Linear solver options:

  • ma27: Good general-purpose solver

  • ma57: Better for large sparse problems (recommended)

  • ma86, ma97: Modern alternatives

  • mumps: Open-source option (slower)

The HSL linear solvers (ma27, ma57, ma86, ma97) require separate installation but provide significantly better performance for large problems.

ROS Topics

Subscribed Topics:

Topic

Type

Description

/slam/map/global

feb_msgs/Map

Complete track map (triggers optimization)

/slam/state

feb_msgs/State

Current vehicle state

Published Topics:

Topic

Type

Description

/path/global

feb_msgs/FebPath

Optimized global trajectory (full lap)

/path/finished

std_msgs/Bool

Signals path is ready (set to True)

/path/global/viz

sensor_msgs/PointCloud

Path visualization

Example Configurations

Standard Racing

N = 100                  # Full track coverage
V_MAX = 8.0              # Conservative speed
ACC_MAX_FN = 2.5         # Moderate acceleration
FRIC_MAX = 7.0           # Good tire grip
DF_DOT_MAX = 1.0         # Standard steering rate

Aggressive Racing

N = 100                  # Full track coverage
V_MAX = 10.0             # Higher speed limit
ACC_MAX_FN = 3.0         # Strong acceleration
FRIC_MAX = 9.0           # High-performance tires
DF_DOT_MAX = 1.2         # Faster steering

Large Track

N = 150                  # More waypoints for longer track
V_MAX = 10.0             # Higher speeds on long straights
ACC_MAX_FN = 2.5         # Standard acceleration
FRIC_MAX = 7.0           # Standard grip
DF_DOT_MAX = 1.0         # Standard steering

Technical Track

N = 100                  # Standard coverage
V_MAX = 6.0              # Lower speed for tight corners
ACC_MAX_FN = 2.0         # Moderate power
FRIC_MAX = 8.0           # Need good cornering
DF_DOT_MAX = 1.2         # Quick direction changes

Performance Tuning

Reducing Solve Time

If the global planner takes too long (>10 seconds):

  1. Reduce N: Try 80 or 90 waypoints

  2. Relax tolerances: Increase acceptable_tol to 1e-1

  3. Disable cone constraints: Remove collision avoidance (if implemented)

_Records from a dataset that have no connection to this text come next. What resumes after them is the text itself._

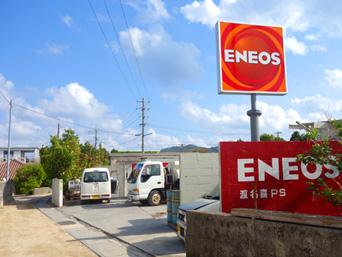 渡名喜島の島唯一のガソリンスタンド「群青資料館のちょっと先にあります」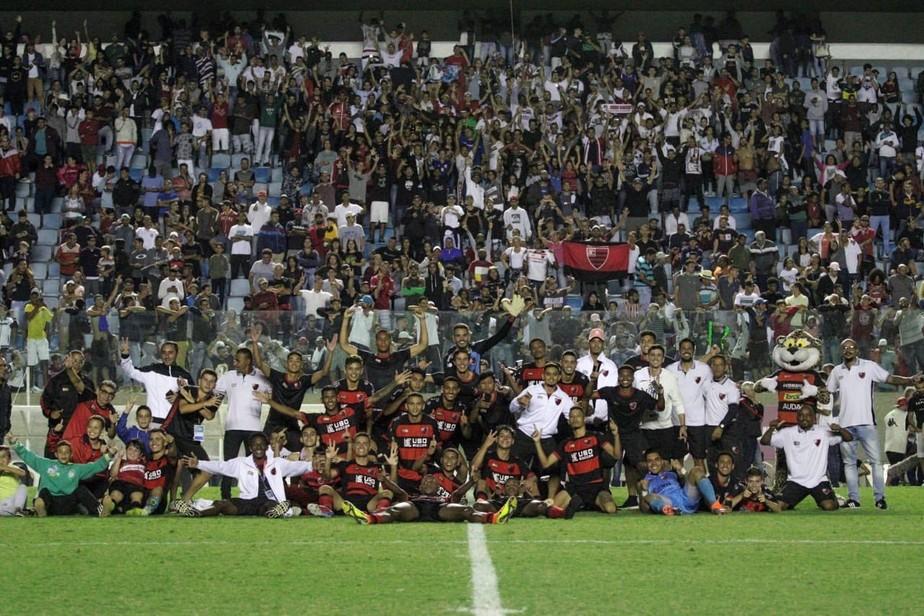 Trio do Corinthians e técnico de última hora: como o Oeste bateu gigantes e foi à semi da Copinha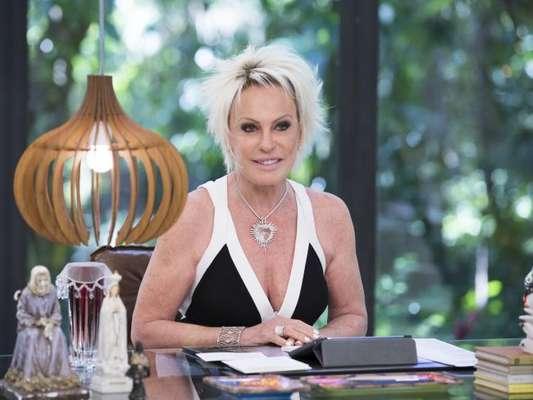 Ana Maria Braga se queimou ao passar roupa ao vivo no 'Mais Você' desta quarta-feira, 17 de maio de 2017: 'Não pode botar a mão'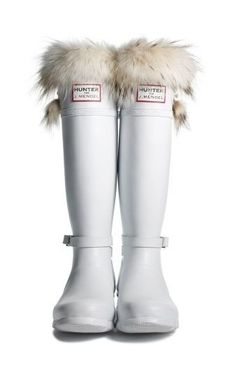 What you need is fur lined wellies - Hunter Boots Fashion Mode, Look Fashion, Fashion Shoes, Hunter Wellies, Estilo Lolita, Over Boots, White Boots, Woman Clothing, Shoes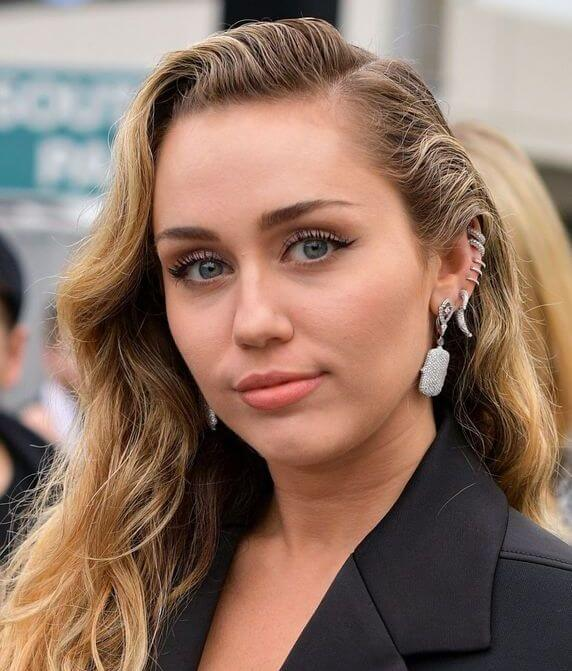 Miley Cyrus Net Worth 2020 - How Much is She Worth? - FotoLog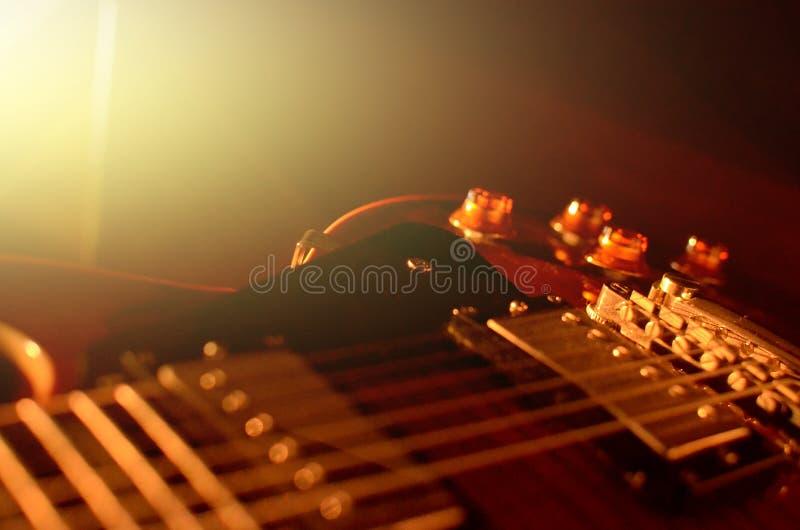 Extracto de la macro de la guitarra eléctrica foto de archivo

  4. Use better linear solver: Switch from mumps to ma57

Improving Path Quality

If the path is too conservative or doesn’t use full track width:

  1. Relax track bounds: Increase allowed range for t parameter

  2. Increase FRIC_MAX: Allow more aggressive cornering

  3. Adjust ACC_MAX: Allow more acceleration/braking

  4. Check cone ordering: Verify boundaries are correct

Solver Failures

If the optimization fails to converge:

  1. Check cone ordering: Bad ordering → infeasible problem

  2. Relax constraints: Temporarily increase limits

  3. Improve initial guess: Use local path as warm-start

  4. Reduce problem size: Decrease N to 80 or 60

  5. Use WORHP or SNOPT: Alternative solvers (require licenses)

Debugging

To enable verbose output from the solver:

solver_opts = {
    'ipopt.print_level': 5,        # Detailed output
    'print_time': 1,                # Show timing
}

To save optimization data:

write_to_file: bool = True

Visualization

View the global path in RViz:

  1. Add PointCloud display

  2. Set topic to /path/global/viz

  3. Adjust point size for visibility

The path should form a smooth closed loop around the track. If it’s jagged or crosses boundaries, optimization or cone ordering has failed.

Comparison with MPC Settings

Some parameters should be coordinated between the global planner and MPC:

Parameter

Global Planner

MPC Controller

Vehicle params (L_f, L_r)

Must match

Must match

V_MAX

8.0 m/s (conservative)

10.0 m/s (allows flexibility)

ACC_MIN/MAX

2.5 / -4.5 m/s²

3.0 / -5.0 m/s² (more aggressive)

DF_MAX

Must match

Must match

FRIC_MAX

7.0 m/s²

Not used by MPC

The MPC limits can be slightly more aggressive than the path planner since the MPC operates in closed-loop with state feedback.